--- Supplied passage ---
>>>>

5.3 Improving — WELL (Welltower)
Welltower is the cleanest example of a debt-side improving trajectory. The verdict string reads N-N-N-N-C-C-C-C. Q1–Q4 2024 verdicts are all N, all on the debt ratio (debt/assets 30.4–32.2%). Q1–Q4 2025 verdicts are all C (debt/assets 28.3–29.5%).
The drivers are visible directly in the asset and debt rows. Total assets grew from USD 45 billion (Q1 2024) to USD 67 billion (Q4 2025) — a 48% expansion driven by senior-housing portfolio acquisitions and selective new development. Absolute debt grew too, from USD 14.2 billion to USD 19.2 billion, but proportionally less — a 35% increase. The ratio mechanically fell from 31.9% to 28.5%. The Q1 2025 crossing was the first quarter the trailing 12-month operating activity, equity-funded acquisitions, and incremental debt issuance combined to push the ratio under 30%.
This is not a denominator artifact. The senior-housing demographic tailwind expanded Welltower's economic footprint; the company funded most of the expansion through equity issuance and asset-level joint ventures rather than debt. The improvement is real capital-structure improvement, captured by AAOIFI's Total Assets denominator exactly because the denominator is reflecting the operating reality. A market-cap denominator would have shown similar improvement but for very different reasons (the REIT sector re-rated through 2025 as rate expectations eased).

<<<<

--- Given problem 1 ---
Identify each line of the records that contains the string "match", and copy those lines. Case counts.

--- Data shown ---

>>>>

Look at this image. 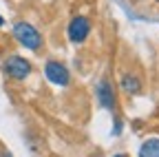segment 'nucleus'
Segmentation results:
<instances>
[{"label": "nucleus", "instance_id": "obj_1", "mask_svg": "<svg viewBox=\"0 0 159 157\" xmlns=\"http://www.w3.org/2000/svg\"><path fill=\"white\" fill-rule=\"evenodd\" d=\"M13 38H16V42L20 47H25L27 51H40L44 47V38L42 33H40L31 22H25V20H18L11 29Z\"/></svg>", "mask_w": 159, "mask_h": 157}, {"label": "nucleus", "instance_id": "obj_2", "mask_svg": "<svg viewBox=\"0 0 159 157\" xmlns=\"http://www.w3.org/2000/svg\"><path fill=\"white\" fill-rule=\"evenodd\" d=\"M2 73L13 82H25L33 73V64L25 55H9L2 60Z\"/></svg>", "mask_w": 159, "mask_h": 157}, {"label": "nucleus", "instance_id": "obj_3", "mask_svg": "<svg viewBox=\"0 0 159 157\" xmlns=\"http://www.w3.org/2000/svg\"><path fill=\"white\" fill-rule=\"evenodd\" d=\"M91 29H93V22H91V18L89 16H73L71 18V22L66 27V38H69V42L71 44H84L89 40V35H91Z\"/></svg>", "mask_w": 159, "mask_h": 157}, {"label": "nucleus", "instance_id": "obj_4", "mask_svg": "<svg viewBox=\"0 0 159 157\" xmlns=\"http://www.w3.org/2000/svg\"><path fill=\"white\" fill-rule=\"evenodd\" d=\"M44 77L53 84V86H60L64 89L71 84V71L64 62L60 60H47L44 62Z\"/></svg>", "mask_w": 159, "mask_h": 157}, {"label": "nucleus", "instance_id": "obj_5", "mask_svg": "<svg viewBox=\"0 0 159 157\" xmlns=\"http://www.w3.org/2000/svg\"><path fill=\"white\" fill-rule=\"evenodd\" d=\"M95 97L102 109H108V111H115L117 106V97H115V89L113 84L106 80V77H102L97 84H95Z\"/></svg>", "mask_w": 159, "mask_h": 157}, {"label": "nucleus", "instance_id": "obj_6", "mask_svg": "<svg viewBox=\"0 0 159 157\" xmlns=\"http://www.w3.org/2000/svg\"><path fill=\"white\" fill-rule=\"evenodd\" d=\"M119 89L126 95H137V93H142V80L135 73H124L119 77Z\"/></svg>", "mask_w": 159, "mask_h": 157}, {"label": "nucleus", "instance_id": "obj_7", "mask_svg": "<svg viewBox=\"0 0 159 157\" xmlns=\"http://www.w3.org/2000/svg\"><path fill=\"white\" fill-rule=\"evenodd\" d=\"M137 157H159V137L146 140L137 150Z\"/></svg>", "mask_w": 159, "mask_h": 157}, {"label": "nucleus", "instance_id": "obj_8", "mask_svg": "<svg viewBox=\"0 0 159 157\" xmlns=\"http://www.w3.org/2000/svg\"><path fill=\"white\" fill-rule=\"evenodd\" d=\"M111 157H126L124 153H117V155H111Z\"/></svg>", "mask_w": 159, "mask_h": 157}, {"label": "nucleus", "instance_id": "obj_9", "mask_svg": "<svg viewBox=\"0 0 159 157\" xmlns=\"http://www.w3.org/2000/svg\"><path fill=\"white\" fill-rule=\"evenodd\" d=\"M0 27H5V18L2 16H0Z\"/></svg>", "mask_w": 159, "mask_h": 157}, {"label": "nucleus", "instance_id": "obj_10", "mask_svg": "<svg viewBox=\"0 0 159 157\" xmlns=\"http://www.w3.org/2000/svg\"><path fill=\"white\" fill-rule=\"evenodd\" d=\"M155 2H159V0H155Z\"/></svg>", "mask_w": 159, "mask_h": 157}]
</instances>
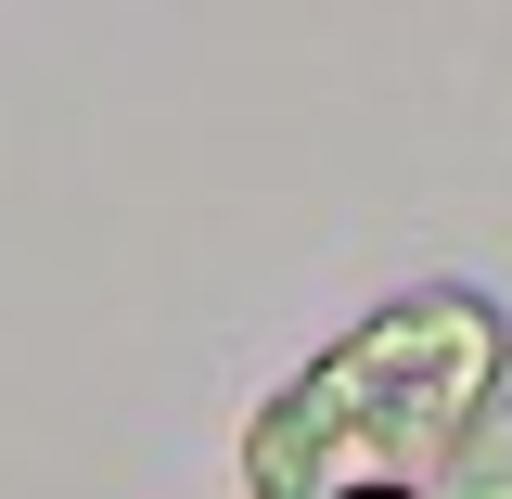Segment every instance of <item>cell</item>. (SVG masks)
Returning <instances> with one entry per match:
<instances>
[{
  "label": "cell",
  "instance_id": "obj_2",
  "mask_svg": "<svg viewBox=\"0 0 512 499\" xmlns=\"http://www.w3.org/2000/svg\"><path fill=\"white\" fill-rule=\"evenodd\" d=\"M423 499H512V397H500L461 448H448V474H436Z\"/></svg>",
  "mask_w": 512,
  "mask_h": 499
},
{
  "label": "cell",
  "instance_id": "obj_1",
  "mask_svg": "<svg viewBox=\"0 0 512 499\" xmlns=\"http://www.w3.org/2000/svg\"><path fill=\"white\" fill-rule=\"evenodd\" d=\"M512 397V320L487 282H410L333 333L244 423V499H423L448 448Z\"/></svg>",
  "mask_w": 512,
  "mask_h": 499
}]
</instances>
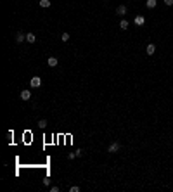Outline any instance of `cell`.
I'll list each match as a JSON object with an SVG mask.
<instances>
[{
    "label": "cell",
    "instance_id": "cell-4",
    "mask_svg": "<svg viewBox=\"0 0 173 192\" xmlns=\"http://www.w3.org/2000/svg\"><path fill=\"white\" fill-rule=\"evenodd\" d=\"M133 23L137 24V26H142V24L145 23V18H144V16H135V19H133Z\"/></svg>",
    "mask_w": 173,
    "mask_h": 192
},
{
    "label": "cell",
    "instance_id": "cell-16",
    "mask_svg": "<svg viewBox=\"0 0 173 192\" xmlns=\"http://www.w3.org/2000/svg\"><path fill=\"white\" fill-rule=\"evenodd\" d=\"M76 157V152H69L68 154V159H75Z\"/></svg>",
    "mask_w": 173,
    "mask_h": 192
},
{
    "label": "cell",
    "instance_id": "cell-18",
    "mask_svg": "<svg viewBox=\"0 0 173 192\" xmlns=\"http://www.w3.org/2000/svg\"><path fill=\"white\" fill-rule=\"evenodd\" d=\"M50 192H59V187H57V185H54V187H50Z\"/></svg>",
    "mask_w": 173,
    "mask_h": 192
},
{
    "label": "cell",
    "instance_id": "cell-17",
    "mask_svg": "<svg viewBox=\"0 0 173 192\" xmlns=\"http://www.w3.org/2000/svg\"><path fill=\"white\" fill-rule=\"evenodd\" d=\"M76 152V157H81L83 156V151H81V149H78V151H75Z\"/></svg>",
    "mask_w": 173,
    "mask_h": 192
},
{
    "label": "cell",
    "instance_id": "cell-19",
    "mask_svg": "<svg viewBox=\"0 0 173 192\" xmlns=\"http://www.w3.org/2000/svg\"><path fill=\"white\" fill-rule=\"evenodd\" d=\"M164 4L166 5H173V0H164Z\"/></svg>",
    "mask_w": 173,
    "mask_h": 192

<<<<

--- Given problem 2 ---
Please write what comes next in the Welltower debt-ratio analysis, starting after its final sentence.

--- Task answer 1 ---
Returning <instances> with one entry per match:
I'll list each match as a JSON object with an SVG mask.

--- Task answer 2 ---
The takeaway for IM trajectories under AAOIFI is that they are slow and they reflect real corporate decisions. The 9 IM names in this universe — Welltower, Ross Stores, Howmet Aerospace, Halliburton, Smurfit Westrock, McCormick, United Airlines, EPAM, and one Real Estate name — share a pattern of asset-base expansion outpacing or matching debt growth, or of cash drawdown that brings the cash ratio back inside.
5.4 Deteriorating — UPS
United Parcel Service is the cleanest DT case in the universe. The verdict string reads C-C-C-N-C-N-N-N. Three quarters compliant, one breach at Q4 2024 (debt/assets 30.0%), brief recovery at Q1 2025 (28.5%), then permanent N through Q2-Q4 2025 (33.6%, 33.4%, 32.3%).
The mechanism is debt issuance against a roughly flat asset base. Total assets stayed in a USD 68–73 billion band across the entire window. Absolute debt grew from USD 18.8 billion (Q1 2024) to USD 23.8 billion (Q2 2025) — a USD 5 billion increase, which moved the ratio from 27.9% to 33.6%. The Q2 2025 jump (from USD 19.5 billion to USD 23.8 billion in a single quarter) is the inflection: UPS issued debt to fund operational restructuring and the small-package-network reorganisation announced through 2025. The asset base did not grow in lockstep.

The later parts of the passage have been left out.